**Directions:**
Set down all of the entries precisely as they were written.

**Supplied records:**
***

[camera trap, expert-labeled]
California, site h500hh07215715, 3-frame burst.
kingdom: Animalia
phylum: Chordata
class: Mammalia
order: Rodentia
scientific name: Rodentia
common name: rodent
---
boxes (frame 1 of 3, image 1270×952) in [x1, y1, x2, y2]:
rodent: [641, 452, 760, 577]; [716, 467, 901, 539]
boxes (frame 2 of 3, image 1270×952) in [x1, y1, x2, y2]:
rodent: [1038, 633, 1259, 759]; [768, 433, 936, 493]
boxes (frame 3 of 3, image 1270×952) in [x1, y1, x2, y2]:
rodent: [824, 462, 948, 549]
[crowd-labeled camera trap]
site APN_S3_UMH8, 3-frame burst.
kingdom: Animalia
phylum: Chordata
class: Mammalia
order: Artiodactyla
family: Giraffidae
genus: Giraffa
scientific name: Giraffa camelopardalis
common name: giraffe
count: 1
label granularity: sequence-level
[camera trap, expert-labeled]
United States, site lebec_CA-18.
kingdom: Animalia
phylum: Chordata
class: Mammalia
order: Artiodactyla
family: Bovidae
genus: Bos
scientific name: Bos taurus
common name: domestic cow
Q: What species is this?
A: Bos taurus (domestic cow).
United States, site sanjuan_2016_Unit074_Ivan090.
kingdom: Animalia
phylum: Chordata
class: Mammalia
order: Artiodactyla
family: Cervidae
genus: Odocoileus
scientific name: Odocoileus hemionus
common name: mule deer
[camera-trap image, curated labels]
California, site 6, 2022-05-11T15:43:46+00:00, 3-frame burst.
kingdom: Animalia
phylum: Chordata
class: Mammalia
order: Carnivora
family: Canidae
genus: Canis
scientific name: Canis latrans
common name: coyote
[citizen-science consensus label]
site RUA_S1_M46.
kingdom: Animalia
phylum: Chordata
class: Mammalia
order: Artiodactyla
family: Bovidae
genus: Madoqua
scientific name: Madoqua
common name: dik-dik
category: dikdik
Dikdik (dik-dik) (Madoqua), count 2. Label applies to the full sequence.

***

**Exercise answer:**
[camera trap, expert-labeled]
California, site h500hh07215715, 3-frame burst.
kingdom: Animalia
phylum: Chordata
class: Mammalia
order: Rodentia
scientific name: Rodentia
common name: rodent
---
boxes (frame 1 of 3, image 1270×952) in [x1, y1, x2, y2]:
rodent: [641, 452, 760, 577]; [716, 467, 901, 539]
boxes (frame 2 of 3, image 1270×952) in [x1, y1, x2, y2]:
rodent: [1038, 633, 1259, 759]; [768, 433, 936, 493]
boxes (frame 3 of 3, image 1270×952) in [x1, y1, x2, y2]:
rodent: [824, 462, 948, 549]
[crowd-labeled camera trap]
site APN_S3_UMH8, 3-frame burst.
kingdom: Animalia
phylum: Chordata
class: Mammalia
order: Artiodactyla
family: Giraffidae
genus: Giraffa
scientific name: Giraffa camelopardalis
common name: giraffe
count: 1
label granularity: sequence-level
[camera trap, expert-labeled]
United States, site lebec_CA-18.
kingdom: Animalia
phylum: Chordata
class: Mammalia
order: Artiodactyla
family: Bovidae
genus: Bos
scientific name: Bos taurus
common name: domestic cow
Q: What species is this?
A: Bos taurus (domestic cow).
United States, site sanjuan_2016_Unit074_Ivan090.
kingdom: Animalia
phylum: Chordata
class: Mammalia
order: Artiodactyla
family: Cervidae
genus: Odocoileus
scientific name: Odocoileus hemionus
common name: mule deer
[camera-trap image, curated labels]
California, site 6, 2022-05-11T15:43:46+00:00, 3-frame burst.
kingdom: Animalia
phylum: Chordata
class: Mammalia
order: Carnivora
family: Canidae
genus: Canis
scientific name: Canis latrans
common name: coyote
[citizen-science consensus label]
site RUA_S1_M46.
kingdom: Animalia
phylum: Chordata
class: Mammalia
order: Artiodactyla
family: Bovidae
genus: Madoqua
scientific name: Madoqua
common name: dik-dik
category: dikdik
Dikdik (dik-dik) (Madoqua), count 2. Label applies to the full sequence.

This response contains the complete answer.